— START Text passage —

Q: Can you give us a few of your favourite pieces of short fiction that you’ve read over the years?

Oh! That’s like asking what my favourite beer or chocolate is! There’s so many. I’m drawn to quiet stories that build, a recent one is in Joe Lansdale’s collection In the Mad Mountains called “Starlight, Eyes Bright”. Anything by Clare Keegan, the novella Small Things Like These is incredible. I still think about Margo Lanagan’s short story “Singing My Sister Down”. Kathleen Jennings’ collection Kindling is fantastic, every story is a jewel.

Q: What’s one trope you’re tired of seeing at the moment?

Honestly, if I was editing short fiction, I’m sure I’d have one (slush tends to move very obviously with trends), but as I’m pretty selective in my reading there’s nothing that I’m tired of, there’s such depth in the short story field that you’re always playing catch up. Any trope is good if it’s done well.

Q: What’s one thing you wish people wrote about more?

Climate Change (not cli-fi, so much but what we’re experiencing now), class, and people just doing their jobs – I love stories about work.

Q: You’ve written both short stories and novels. Can you talk about the difference between the two formats and how they inform each other?

I love the directness of short fiction, but I also enjoy the meander of a novel. They definitely use different parts of the writing brain. But that said, I’ve written two novels that have come from short stories, so they can work as a seed to a larger project.

Q: What was it like putting together your short story collection Reserved for Travelling Shows?

— END Text passage —
— START Entries supplied —

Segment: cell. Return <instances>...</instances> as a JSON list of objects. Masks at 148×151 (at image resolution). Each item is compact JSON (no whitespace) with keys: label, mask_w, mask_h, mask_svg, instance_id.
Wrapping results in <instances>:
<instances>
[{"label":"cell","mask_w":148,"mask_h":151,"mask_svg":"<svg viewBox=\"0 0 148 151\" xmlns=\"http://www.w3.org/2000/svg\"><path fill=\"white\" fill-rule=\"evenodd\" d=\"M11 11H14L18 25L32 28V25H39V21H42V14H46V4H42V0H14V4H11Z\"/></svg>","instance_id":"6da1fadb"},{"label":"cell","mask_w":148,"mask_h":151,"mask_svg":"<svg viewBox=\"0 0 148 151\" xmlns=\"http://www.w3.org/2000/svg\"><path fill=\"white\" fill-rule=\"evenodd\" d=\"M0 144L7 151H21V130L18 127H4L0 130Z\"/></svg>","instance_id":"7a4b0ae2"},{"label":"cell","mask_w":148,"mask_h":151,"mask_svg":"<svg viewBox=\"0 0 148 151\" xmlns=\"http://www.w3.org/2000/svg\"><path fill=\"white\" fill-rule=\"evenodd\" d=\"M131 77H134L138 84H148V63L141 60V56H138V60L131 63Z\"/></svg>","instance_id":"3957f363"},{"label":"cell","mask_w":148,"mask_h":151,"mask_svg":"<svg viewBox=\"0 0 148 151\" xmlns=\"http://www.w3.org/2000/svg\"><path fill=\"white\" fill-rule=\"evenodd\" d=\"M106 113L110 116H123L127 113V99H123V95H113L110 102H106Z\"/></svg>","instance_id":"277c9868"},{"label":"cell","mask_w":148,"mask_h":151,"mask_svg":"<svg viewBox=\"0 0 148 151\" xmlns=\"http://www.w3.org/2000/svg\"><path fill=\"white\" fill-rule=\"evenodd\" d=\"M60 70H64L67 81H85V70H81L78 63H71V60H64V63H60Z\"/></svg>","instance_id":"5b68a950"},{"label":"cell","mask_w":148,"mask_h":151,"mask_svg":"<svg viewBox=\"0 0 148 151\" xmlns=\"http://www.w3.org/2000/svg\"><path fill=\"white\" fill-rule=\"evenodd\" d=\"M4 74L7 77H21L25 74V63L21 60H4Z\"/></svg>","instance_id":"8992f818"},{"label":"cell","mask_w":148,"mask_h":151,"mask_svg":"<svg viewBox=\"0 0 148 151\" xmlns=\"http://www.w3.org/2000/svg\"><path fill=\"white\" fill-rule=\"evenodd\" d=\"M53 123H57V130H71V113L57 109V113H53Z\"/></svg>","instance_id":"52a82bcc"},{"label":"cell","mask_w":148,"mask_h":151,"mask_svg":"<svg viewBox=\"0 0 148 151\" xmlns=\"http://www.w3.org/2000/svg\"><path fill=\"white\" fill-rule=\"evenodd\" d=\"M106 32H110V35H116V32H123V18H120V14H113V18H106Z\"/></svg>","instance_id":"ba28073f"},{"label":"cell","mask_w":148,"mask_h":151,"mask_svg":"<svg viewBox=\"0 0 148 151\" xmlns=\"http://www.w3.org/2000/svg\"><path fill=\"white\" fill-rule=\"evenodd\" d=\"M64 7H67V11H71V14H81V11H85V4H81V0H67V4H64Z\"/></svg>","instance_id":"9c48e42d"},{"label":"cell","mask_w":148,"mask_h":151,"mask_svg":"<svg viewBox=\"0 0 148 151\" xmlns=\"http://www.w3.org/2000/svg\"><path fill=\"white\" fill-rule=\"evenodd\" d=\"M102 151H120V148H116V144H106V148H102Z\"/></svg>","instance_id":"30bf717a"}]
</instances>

— END Entries supplied —

▸ **Given problem**: Copy out the part of the interview starting with "Q: What’s one thing" and going on through "stories about work.". Rely on the interview alone and not on the listing.

▸ **Exercise solution**:
Q: What’s one thing you wish people wrote about more?

Climate Change (not cli-fi, so much but what we’re experiencing now), class, and people just doing their jobs – I love stories about work.